Associate Principal Scientist AstraZeneca Waltham, Massachusetts, United States
Disclosure(s):
Jiangfang Wang, PhD: No relevant disclosure to display
Introduction/Rationale: Flow cytometry is a primary tool for characterizing immune cell dynamics in high-throughput screening (HTS) assays. However, traditional staining and acquisition procedures demand substantial antibodies, resources, and time. Moreover, HTS assays are often constrained to a minimal set of markers, limiting biological readouts to largely binary outputs (e.g., activated vs. resting) and oversimplifying the complexity of drug responses.
Methods: To simplify assays while improving biological insights, we leveraged the imaging capabilities of the Attune CytPix to investigate whether imaging flow cytometry can replace activation and viability markers and detect complex phenotypes based on cellular morphology.

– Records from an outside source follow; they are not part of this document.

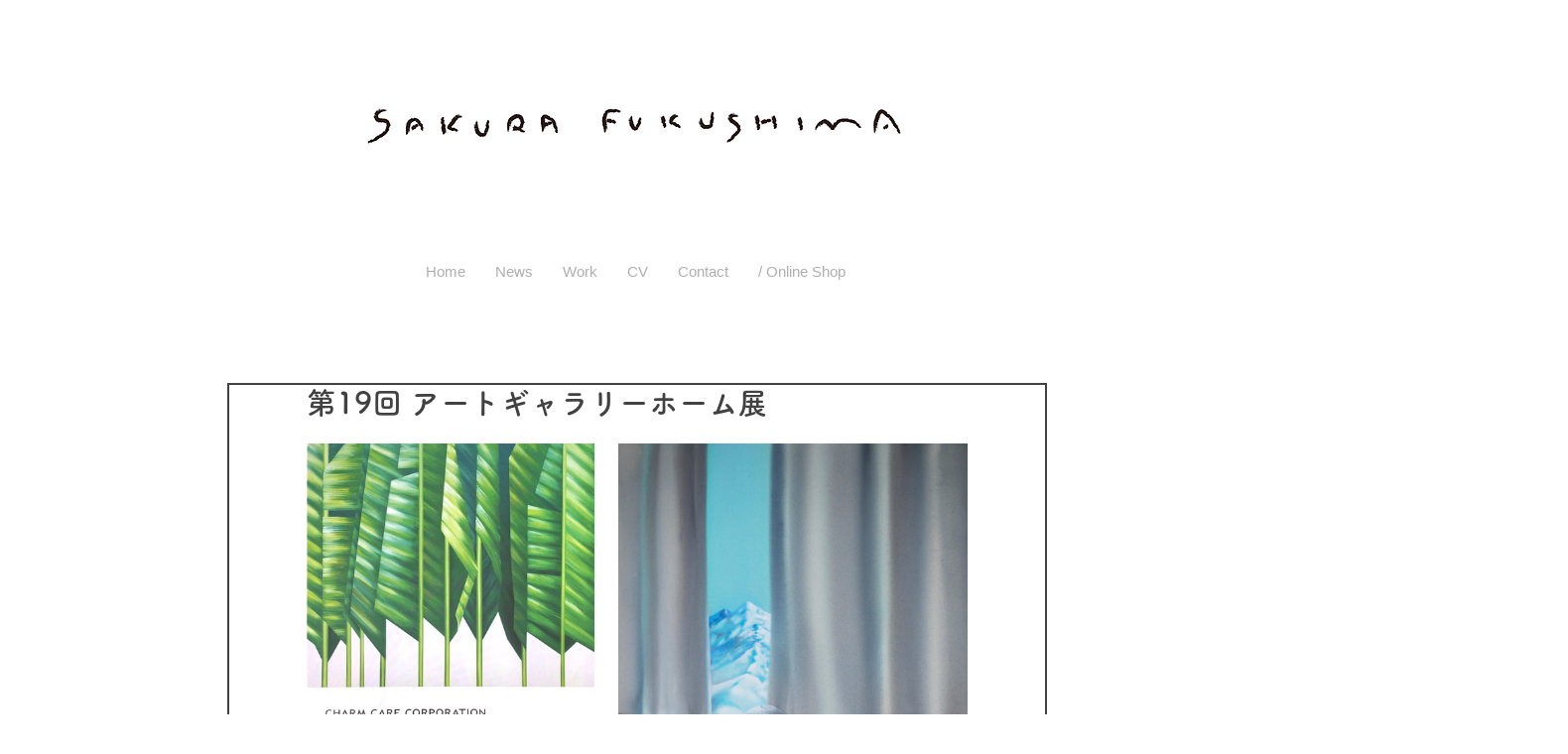

--- FILE ---
content_type: text/css; charset=utf-8
request_url: https://www.sakurafukushima.com/_serverless/pro-gallery-css-v4-server/layoutCss?ver=2&id=do09n-not-scoped&items=3419_1041_1514%7C3642_2313_2773&container=447_666_625.25_720&options=gallerySizeType:px%7CenableInfiniteScroll:true%7CtitlePlacement:SHOW_ON_HOVER%7CimageMargin:24%7CisVertical:false%7CgridStyle:0%7CgalleryLayout:1%7CnumberOfImagesPerRow:0%7CgallerySizePx:441%7CcubeType:fill%7CgalleryThumbnailsAlignment:none
body_size: -178
content:
#pro-gallery-do09n-not-scoped [data-hook="item-container"][data-idx="0"].gallery-item-container{opacity: 1 !important;display: block !important;transition: opacity .2s ease !important;top: 0px !important;left: 0px !important;right: auto !important;height: 422px !important;width: 290px !important;} #pro-gallery-do09n-not-scoped [data-hook="item-container"][data-idx="0"] .gallery-item-common-info-outer{height: 100% !important;} #pro-gallery-do09n-not-scoped [data-hook="item-container"][data-idx="0"] .gallery-item-common-info{height: 100% !important;width: 100% !important;} #pro-gallery-do09n-not-scoped [data-hook="item-container"][data-idx="0"] .gallery-item-wrapper{width: 290px !important;height: 422px !important;margin: 0 !important;} #pro-gallery-do09n-not-scoped [data-hook="item-container"][data-idx="0"] .gallery-item-content{width: 290px !important;height: 422px !important;margin: 0px 0px !important;opacity: 1 !important;} #pro-gallery-do09n-not-scoped [data-hook="item-container"][data-idx="0"] .gallery-item-hover{width: 290px !important;height: 422px !important;opacity: 1 !important;} #pro-gallery-do09n-not-scoped [data-hook="item-container"][data-idx="0"] .item-hover-flex-container{width: 290px !important;height: 422px !important;margin: 0px 0px !important;opacity: 1 !important;} #pro-gallery-do09n-not-scoped [data-hook="item-container"][data-idx="0"] .gallery-item-wrapper img{width: 100% !important;height: 100% !important;opacity: 1 !important;} #pro-gallery-do09n-not-scoped [data-hook="item-container"][data-idx="1"].gallery-item-container{opacity: 1 !important;display: block !important;transition: opacity .2s ease !important;top: 0px !important;left: 314px !important;right: auto !important;height: 422px !important;width: 352px !important;} #pro-gallery-do09n-not-scoped [data-hook="item-container"][data-idx="1"] .gallery-item-common-info-outer{height: 100% !important;} #pro-gallery-do09n-not-scoped [data-hook="item-container"][data-idx="1"] .gallery-item-common-info{height: 100% !important;width: 100% !important;} #pro-gallery-do09n-not-scoped [data-hook="item-container"][data-idx="1"] .gallery-item-wrapper{width: 352px !important;height: 422px !important;margin: 0 !important;} #pro-gallery-do09n-not-scoped [data-hook="item-container"][data-idx="1"] .gallery-item-content{width: 352px !important;height: 422px !important;margin: 0px 0px !important;opacity: 1 !important;} #pro-gallery-do09n-not-scoped [data-hook="item-container"][data-idx="1"] .gallery-item-hover{width: 352px !important;height: 422px !important;opacity: 1 !important;} #pro-gallery-do09n-not-scoped [data-hook="item-container"][data-idx="1"] .item-hover-flex-container{width: 352px !important;height: 422px !important;margin: 0px 0px !important;opacity: 1 !important;} #pro-gallery-do09n-not-scoped [data-hook="item-container"][data-idx="1"] .gallery-item-wrapper img{width: 100% !important;height: 100% !important;opacity: 1 !important;} #pro-gallery-do09n-not-scoped .pro-gallery-prerender{height:422.20228484253903px !important;}#pro-gallery-do09n-not-scoped {height:422.20228484253903px !important; width:666px !important;}#pro-gallery-do09n-not-scoped .pro-gallery-margin-container {height:422.20228484253903px !important;}#pro-gallery-do09n-not-scoped .pro-gallery {height:422.20228484253903px !important; width:666px !important;}#pro-gallery-do09n-not-scoped .pro-gallery-parent-container {height:422.20228484253903px !important; width:690px !important;}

Results: Using brightfield imaging-derived parameters and UMAP dimensionality reduction analysis, we successfully resolved distinct clusters separating human resting Peripheral Blood Mononuclear Cells (PBMC) from activated CD25+CD69+ PBMCs. Additionally, cell debris and morphologically distinct dead cells formed separate populations, suggesting the ability to differentiate modalities of cell death through imaging alone. We then applied an AI-driven Python-based analysis to the CytPix derived images, and successfully reconstructed label-free drug-response curves comparable to those derived via conventional manual gating in standard flow cytometry.
Conclusion: Building on these findings, we are now integrating additional imaging-derived parameters to uncover phenotypes that may not be captured by conventional marker-based approaches, with the goal of enabling richer, label-free HTS readouts at scale.